Награди меня этим бременем, этой виной! О, скольких Богородиц еще мне молить? Мне все равно, виновен он или нет. Он прекрасен, он ужасен – и он все, что у меня есть! О Боже, о Боже, молю тебя, пожалуйста, не забирай этого грешника у меня. Не забирай его у меня…
Оставив попытки выключить радио, я опустила стекла, чтобы гул ночного города заглушил голос певицы, потом просто сдалась и съежилась в комок. Моя любовь разрушила меня, а музыка доломает то, что осталось…
Но это уже не важно. Главное – теперь Лилит найдет ее. Она никогда не бросает слов на ветер. Лилит найдет пострадавшую девушку и поможет ей. Как когда-то помогла мне. Одной спасенной душой больше. А также…
Одним ребенком больше.
Чудесным ребенком от Сэма Гарри Оушена, с такими же ясными серыми глазами и русыми волосами…
Меня затрясло так, словно я наступила на оголенный провод под напряжением. Я ударила затылок о сиденье. Еще раз. И еще. Боль физическая может заглушить боль душевную. Только нужно удариться сильнее. Не жалей себя, Скай. Потом, когда будешь сидеть на дальней скамье в церкви во время крещения его ребенка, будет в миллион раз больнее…
Нет.
Меня не будет на этих крестинах. Есть вещи, с которыми моя психика точно не справится. Например, ребенок Боунса и – я с силой сжала руль – другой женщины.
Впереди показалась развилка дорог. Налево – к гостинице, где остановилась вся свора. Там уже поджидает лаборант, который поместит «пыльцу дьявольского цветка» в бокс с жидким азотом и повезет ее в Пасадену, в одно из дочерних отделений «Мальтезе-медикал». Направо – в противоположную от гостиницы сторону.
Что выберешь, Скай?
И все-таки самые ужасные решения в своей жизни я приняла после долгих мучительных раздумий. А самые лучшие, которые изменили всю мою жизнь – мгновенно. Я резко крутанула руль вправо. К черту! К черту! Не могу представить ребенка Боунса на руках у другой женщины. Кем бы он ни был. Убийцей, монстром, дьяволом. Его ребенка не будет растить никто другой, кроме него самого!

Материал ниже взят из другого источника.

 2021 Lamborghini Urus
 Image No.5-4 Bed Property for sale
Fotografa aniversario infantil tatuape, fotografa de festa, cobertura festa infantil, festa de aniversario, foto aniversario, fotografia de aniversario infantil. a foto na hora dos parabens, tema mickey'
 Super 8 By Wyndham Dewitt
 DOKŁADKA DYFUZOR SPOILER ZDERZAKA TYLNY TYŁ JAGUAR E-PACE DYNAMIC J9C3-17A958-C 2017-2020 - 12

Я схватила с пассажирского сиденья свой клатч, в котором между записной книжкой и засыхающим цветком водяной лилии лежал презерватив стоимостью двести тысяч долларов, и вышвырнула его из машины. За моей машиной раздался сигнальный гудок, кто-то резко затормозил, кто-то замигал аварийками, кто-то вывернул к обочине. Я смотрела в зеркало заднего вида и молчаливо извинялась.
Тише, тише, Полански, сбавь скорость. Рано становиться донором…

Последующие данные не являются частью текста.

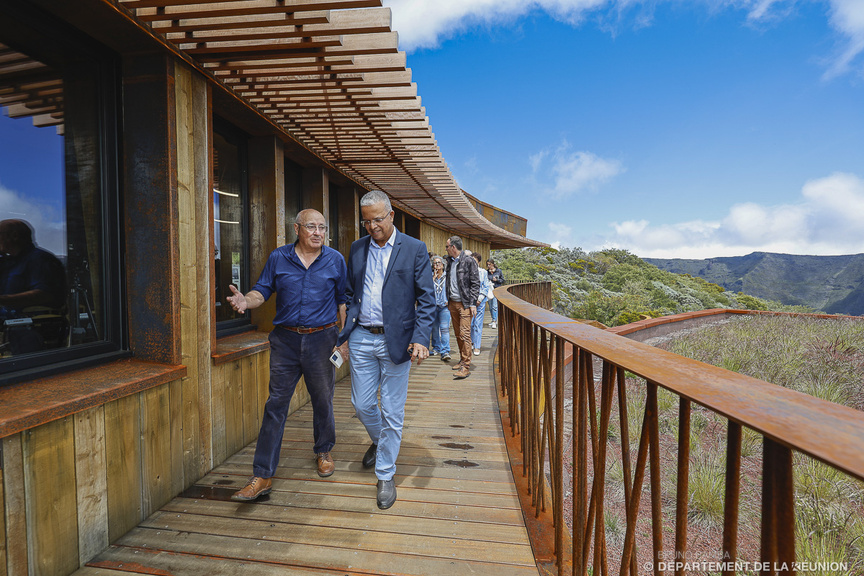 Yves Picard a guidé le président Cyrille Melchior pour la visite Yves Picard a guidé le président Cyrille Melchior pour la visite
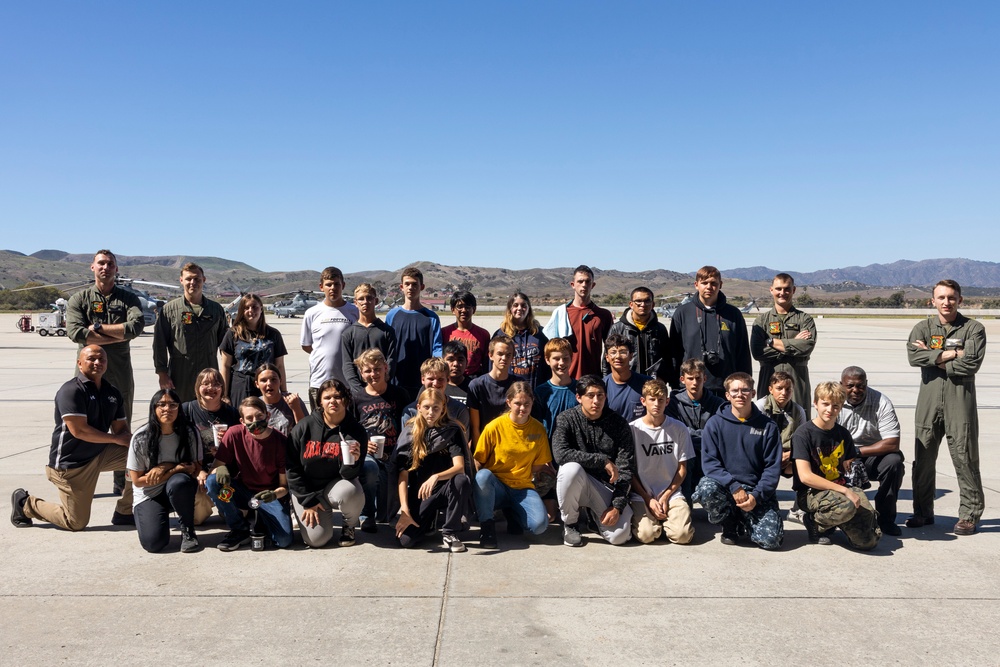 Arizona Students visit HMLA-367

И тут смутная тревожная мысль царапнула коготком по моим нервам. Что-то связанное с донорством органов после смерти, о чем я говорила с Боунсом, а позже с Лилит.
Пот выступил у меня на лбу, когда я наконец ухватила за хвост ускользающую мысль. Я никогда не говорила с Лилит о том, что она назвала моим «благородным порывом»! О донорстве я говорила только с Боунсом. Этот разговор произошел в кабриолете, когда мы ехали с пляжа, и я больше никогда и ни с кем не говорила ни о чем подобном!